EXCERPT TO READ:
Political Background


Queen Elizabeth I was a staunch protestant and Sir Francis Walsingham was her most fierce protector. Elizabeth’s ascension to the throne of England in 1558 was difficult and controversial, and she inherited a weaken nation. Her main problem was the religious divide between the Catholics and Protestants within England, and the same divide spread over continental Europe. This situation put her at odds with France and Spain - the most powerful nation at the time. Her open support for protestants in Europe didn't help and she became the target of several assassination attempts. Nevertheless all plots were foiled and she lived a full life only to die heirless at the age of seventy. But at the time of her death England was on its way to becoming a military, cultural and economic superpower, having completely overcome the fearsome Spanish Armada.




Sir Francis Walsingham was a devout protestant, and the ascension the catholic - Mary I to the throne of England forced him to flee his country. Only when Elizabeth I became the queen did he return and serve her in the capacity of a minister and spymaster.


The Babington Plot


Walsingham’s most celebrated accomplishment was uncovering the ‘Babington Plot’ which was a plan to assassinate Elizabeth I and restore the monarchy to a catholic. Babington was one of the chief conspirators. Mary I who was imprisoned by the queen, was involved to the extent of giving her blessing to the plot - she being the monarch to replace Elizabeth and all. Mary’s limited complicity was just the thread that Walsingham was looking to take advantage of and secure her execution.

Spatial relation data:
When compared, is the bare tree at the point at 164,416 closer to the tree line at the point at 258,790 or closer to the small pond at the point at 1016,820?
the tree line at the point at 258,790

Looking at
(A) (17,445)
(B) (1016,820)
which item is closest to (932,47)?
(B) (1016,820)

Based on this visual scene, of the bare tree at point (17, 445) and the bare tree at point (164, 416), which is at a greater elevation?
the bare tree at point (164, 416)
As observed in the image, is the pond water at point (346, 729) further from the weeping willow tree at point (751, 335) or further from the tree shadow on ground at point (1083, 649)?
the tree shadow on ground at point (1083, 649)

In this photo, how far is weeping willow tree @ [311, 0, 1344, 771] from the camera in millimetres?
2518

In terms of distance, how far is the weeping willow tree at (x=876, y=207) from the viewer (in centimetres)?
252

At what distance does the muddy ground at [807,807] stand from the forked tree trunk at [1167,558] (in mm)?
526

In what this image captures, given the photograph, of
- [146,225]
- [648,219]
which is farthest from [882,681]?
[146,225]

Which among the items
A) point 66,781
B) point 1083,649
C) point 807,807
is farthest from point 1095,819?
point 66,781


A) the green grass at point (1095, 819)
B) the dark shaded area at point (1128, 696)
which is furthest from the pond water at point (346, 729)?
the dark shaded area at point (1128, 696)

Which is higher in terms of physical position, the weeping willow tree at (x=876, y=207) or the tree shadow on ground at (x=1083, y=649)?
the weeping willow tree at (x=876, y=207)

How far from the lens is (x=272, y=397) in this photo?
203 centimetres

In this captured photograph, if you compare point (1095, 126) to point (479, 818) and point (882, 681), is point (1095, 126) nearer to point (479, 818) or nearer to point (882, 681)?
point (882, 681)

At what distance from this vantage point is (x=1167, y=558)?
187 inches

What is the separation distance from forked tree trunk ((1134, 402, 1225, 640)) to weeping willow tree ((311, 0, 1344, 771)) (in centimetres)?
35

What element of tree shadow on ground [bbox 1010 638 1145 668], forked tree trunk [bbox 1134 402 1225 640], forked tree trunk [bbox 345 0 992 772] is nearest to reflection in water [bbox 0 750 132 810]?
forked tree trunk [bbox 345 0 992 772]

DIRECTIVES:
1. Reproduce the passage about Elizabeth I and Sir Francis Walsingham word for word, from "The Babington Plot" up to and including "secure her execution.".
2. Write the next part of the account of Sir Francis Walsingham and the Babington Plot, picking up right after its final sentence.

FINAL RESULTS:
1.
The Babington Plot


Walsingham’s most celebrated accomplishment was uncovering the ‘Babington Plot’ which was a plan to assassinate Elizabeth I and restore the monarchy to a catholic. Babington was one of the chief conspirators. Mary I who was imprisoned by the queen, was involved to the extent of giving her blessing to the plot - she being the monarch to replace Elizabeth and all. Mary’s limited complicity was just the thread that Walsingham was looking to take advantage of and secure her execution.

2.
How did Babington and company plan to restore the monarchy to a catholic? Assassinate Elizabeth, incite riots, call for ready help from continental Europe and free Mary from prison to become the next Queen.


How did Walsingham uncover the plot? Walsingham had firmly and publically established himself as England’s spymaster, and his zealous protection of Elizabeth was well known also. Though he had a good network of spies all over Europe the Babington plot fell into his lap when one of his volunteer spies (who had a catholic background) was used as a courier for messages to and from Mary and the conspirators. Each time a letter was written, the correspondence first ended up in Walsingham’s hands. Walsingham opened the letter’s seal, cracked the code at the hands of his cryptanalysts and resealed the letter with expert forgers.


Nevertheless Walsingham didn’t move against the conspirators. He needed to establish Mary’s complicity in the matter so he let the correspondence reach her and waited for her reply. When Mary’s response was in his hands and her involvement was certain he still didn't make his move. Walsingham wanted the identity of all the conspirators so that everyone involved could be punished. He put a forger to the task and added a postscript to Mary’s letter that would expose all the names of those involved in the conspirators’ next response.


Once all identities were established Walsingham made his move and arrested the conspirators, who despite successfully escaping once were nevertheless apprehended, dismembered, disemboweled and then executed. Mary I was beheaded, and to avoid making her a martyr Walsingham had all her last possessions and items related to the beheading burned so that nothing could be used as a relic. And to douse any further sympathy that might arise for Mary, Walsingham organized an elaborate funeral for a recently fallen and popular hero, who died fighting Catholics on continental Europe.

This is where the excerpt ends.